TRAVAIL DEMANDÉ:
1. D'après le texte sur la culture politique des cités du Pont nord, pourquoi l'identité grecque semble-t-elle plus importante que l'identité pontique ? Répondez en une à trois phrases.
2. Répondez brièvement aux questions suivantes sur le texte consacré à la culture politique des cités du Pont nord.
(a) Quels sont les trois traits qui font la spécificité des cités de la mer Noire ?
(b) Vers quelle date le décret en l'honneur de Protogénès d'Olbia est-il situé ?
(c) À quelle époque l'institutionnalisation de la direction héréditaire par une élite prospère devient-elle officielle ?

TEXTE À LIRE:
^^^^^^^^

Dans la troisième partie on trouve l’article consacré par Angelos Chaniotis à la culture politique des cités du Pont nord durant l’époque hellénistique. Après des remarques concernant la spécificité des cités de la mer Noire—leur position périphérique par rapport au centre égéen, le contrôle exercé par différents dynastes locaux, leur exposition aux menaces barbares –, l’auteur passe en revue les traits des institutions politiques, qui ne se distinguent en rien de celles des autres cités grecques. Ainsi, les inscriptions attestent la présence du conseil, de l’assemblée, des magistratures annuelles, souvent héritées des cités-mères en même temps que les autres nomima, tout comme les décrets de la région, à l’instar de ceux des autres parties du monde grec, octroient la citoyenneté, l’exemption des taxes et d’autres privilèges, des honneurs pour les bienfaiteurs. Les institutions culturelles sont elles aussi bien attestées, montrant que les cités grecques les plus septentrionales sont entièrement intégrées dans la culture politique du monde grec. L’effet de cette homogénéisation, résultat des échanges entre communautés grecques, est également perceptible dans les difficultés que doivent affronter les cités pontiques (dettes, dépendance des rois, expansion du pouvoir romain). Le célèbre décret en l’honneur de Protogénès d’Olbia ( IOSPE I 2 32, c. 200 av. J.-C.), montre entre autres que les cités nord-pontiques ont été confrontées au même décalage, observable à travers l’échange évergétique, entre les institutions démocratiques et les réalités oligarchiques, qui caractérise la basse époque hellénistique. Cette institutionnalisation de la direction héréditaire par une élite prospère, les « premiers citoyens », est officielle à l’époque impériale. À ce tableau vivant de la vie politique des cités du Pont nord s’ajoute une réflexion sur les identités imbriquées : civique, locale, hellénique. Pour l’auteur, l’identité grecque semble plus importante que celle pontique, la proximité avec les tribus barbares les poussant à exprimer plus fortement la solidarité grecque. On pourrait nuancer en parlant d’un double miroir, d’une part le monde méditerranéen et égéen, auquel les Pontiques se rapportent pour raviver leurs racines helléniques, d’autre part les mondes « barbares » qui les entourent et leur renvoient une image d’eux-mêmes qui, par contraste, devient encore plus grecque.

^^^^^^^^

DONNÉES BRUTES:
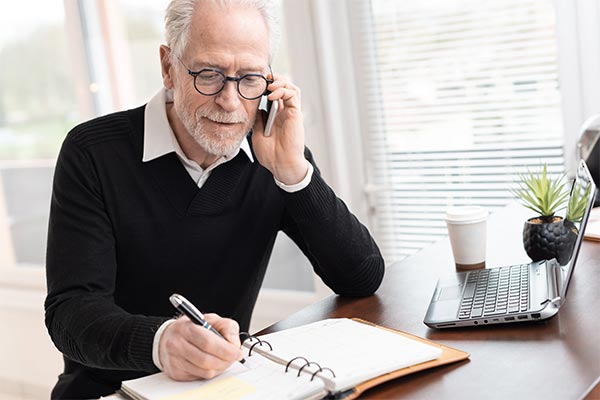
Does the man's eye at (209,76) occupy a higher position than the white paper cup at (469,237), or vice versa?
the man's eye at (209,76)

^^^^^^^^

LES RÉPONSES:
1. L'identité grecque l'emporte parce que les cités du Pont nord sont proches des tribus barbares. Cette proximité les pousse à exprimer plus fortement la solidarité grecque.

2.
(a) Leur position périphérique par rapport au centre égéen, le contrôle exercé par différents dynastes locaux et leur exposition aux menaces barbares.
(b) Vers 200 av. J.-C.
(c) À l'époque impériale.